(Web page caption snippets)
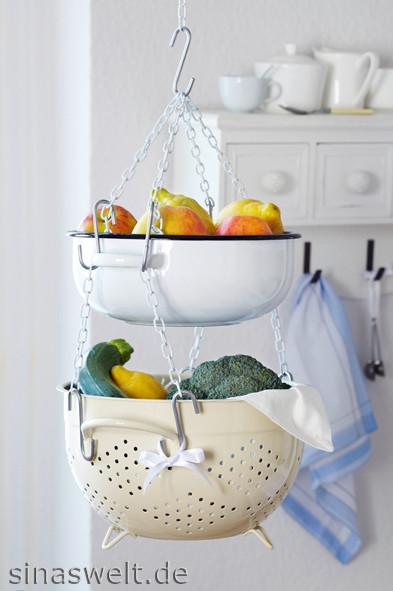 Wohnidee: Do it yourself Etagere für die Küche - Blog Sina\'s Welt ...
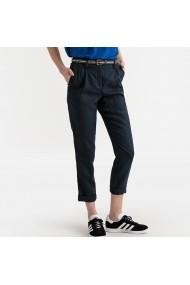 Pantaloni dreptiLa Redoute Collections GFX505 bleumarin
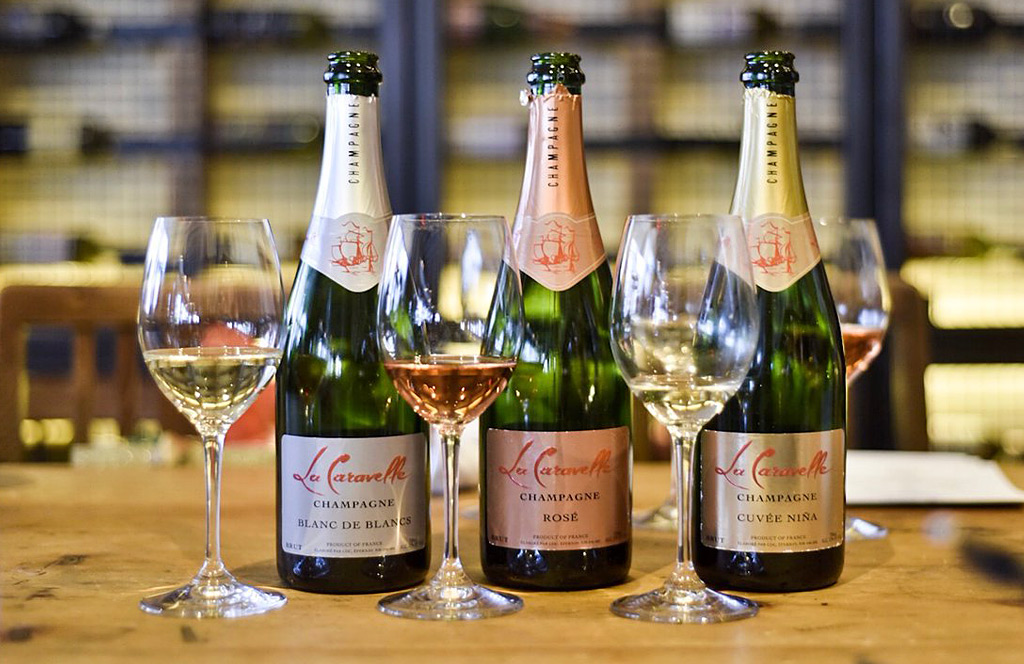Meet Champagne Queen Rita Jammet | Verve Wine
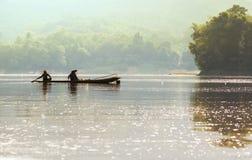人们在老挝 库存照片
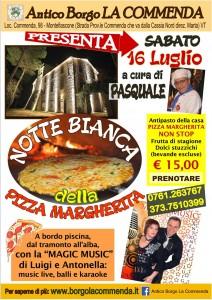 locandina-notte-bianca-della-pizza-ok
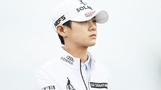 박성현, 여자 PGA 챔피언십 2R 공동 3위…선두와 4타 차
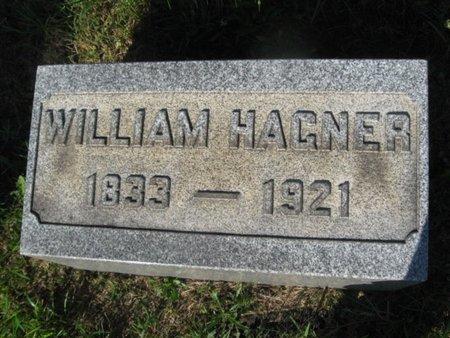 HAGNER, WILLIAM - Schuylkill County, Pennsylvania | WILLIAM HAGNER - Pennsylvania Gravestone Photos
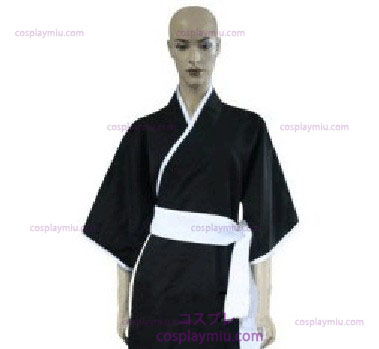 Bleach Rukia Kuchiki Cosplay Costume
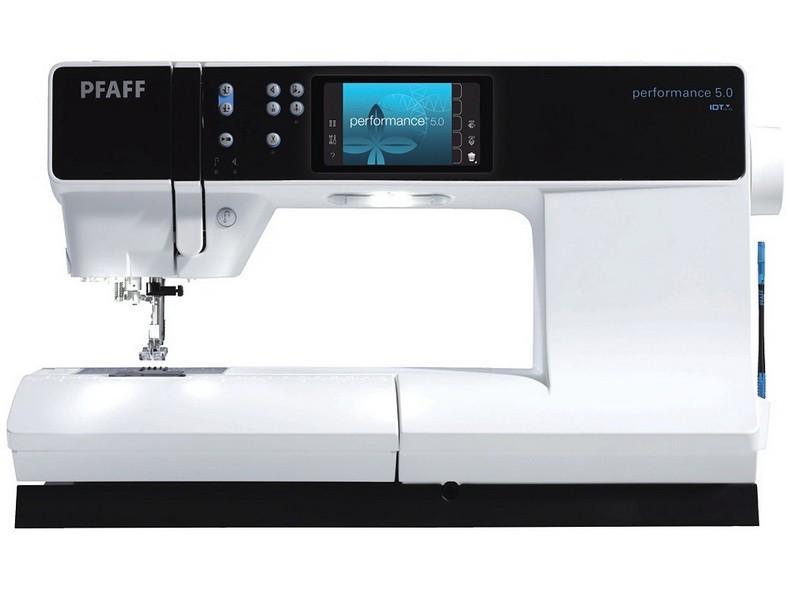 PFAFF performance 5.0PFAFF<br>Электронная швейная машина PFAFF Performance 5.0  - самая совершенная из швейных машин. Performance 5.0 может похвастаться следующими характеристиками: современный горизонтальный челнок, 12 видов петель в автоматическом режиме, 306 строчек (рабочие, оверл...<br>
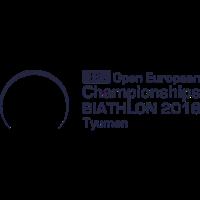 2016 Biathlon European Championships Logo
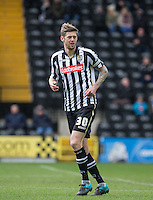 Jonathan Stead of Notts County during the Sky Bet League 2 match between Notts County and Wycombe Wanderers at Meadow Lane, Nottingham, England on 28 March 2016. Photo by Andy Rowland.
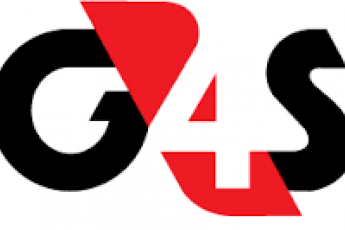 G4S Group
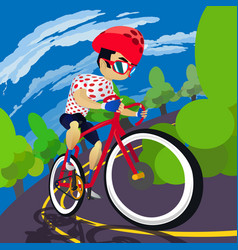 3d and flat design style leader cyclist climbing vector image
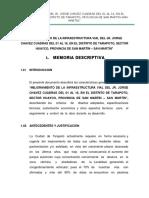 Memoria Descriptiva Del Jr Jorge Chavez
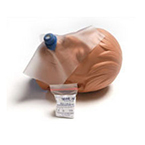 Protective Barrier, CPR, Revive-Aid, 1-Way Valve, Filter, Clear Faceshield, One Size Fits All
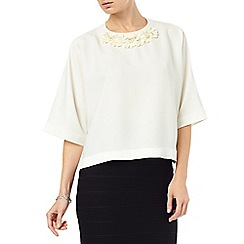 Phase Eight - Dakota beaded blouse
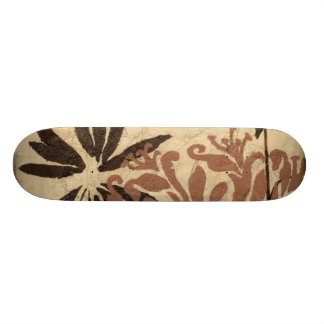 Floral Stencil Design with Tawny Leaves Skate Boards
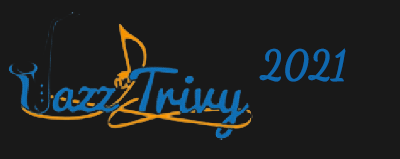 Jazz in Trivy Logo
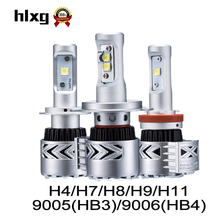 hlxg 2PCS G8 36W 12000lm 9005 HB3 HB4 H4 LED H7 H11 Auto Car Lights 6500K Automobiles Headlights LED Bulb XHP50 Conversion Kit(China)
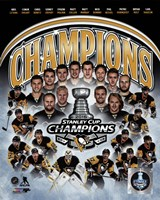Pittsburgh Penguins 2016 Stanley Cup Champions Composite Fine Art Print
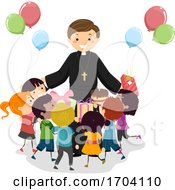 Stickman Kids Priest Birthday Gift Illustration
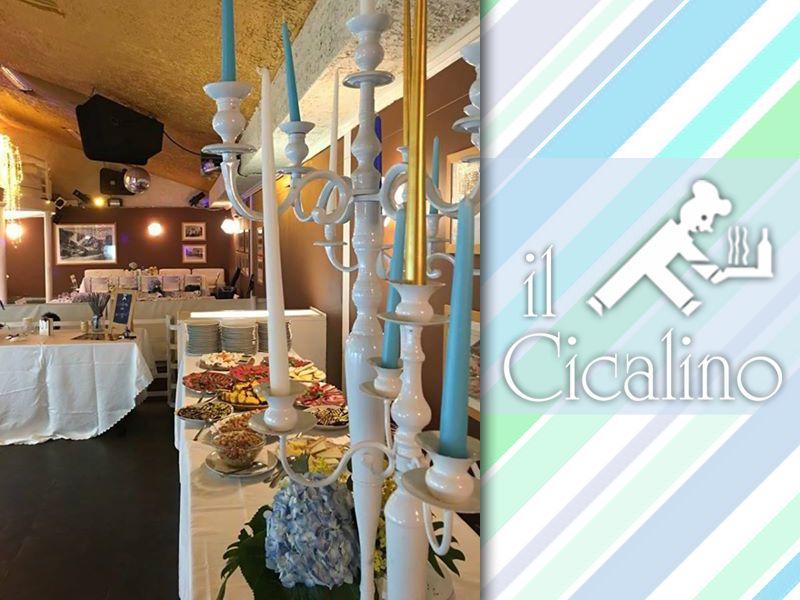 offerta festa compleanno occasione organizzazione cene eventi ristorante cicalino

**What you are asked to do**
Begin with the line that contains "2016 Biathlon European Championships Logo" and repeat every line through the end of the data, exactly and only those lines, leaving out the pictures.

**Expected answer**
 2016 Biathlon European Championships Logo
 Jonathan Stead of Notts County during the Sky Bet League 2 match between Notts County and Wycombe Wanderers at Meadow Lane, Nottingham, England on 28 March 2016. Photo by Andy Rowland.
 G4S Group
 3d and flat design style leader cyclist climbing vector image
 Memoria Descriptiva Del Jr Jorge Chavez
 Protective Barrier, CPR, Revive-Aid, 1-Way Valve, Filter, Clear Faceshield, One Size Fits All
 Phase Eight - Dakota beaded blouse
 Floral Stencil Design with Tawny Leaves Skate Boards
 Jazz in Trivy Logo
 hlxg 2PCS G8 36W 12000lm 9005 HB3 HB4 H4 LED H7 H11 Auto Car Lights 6500K Automobiles Headlights LED Bulb XHP50 Conversion Kit(China)
Pittsburgh Penguins 2016 Stanley Cup Champions Composite Fine Art Print
 Stickman Kids Priest Birthday Gift Illustration
 offerta festa compleanno occasione organizzazione cene eventi ristorante cicalino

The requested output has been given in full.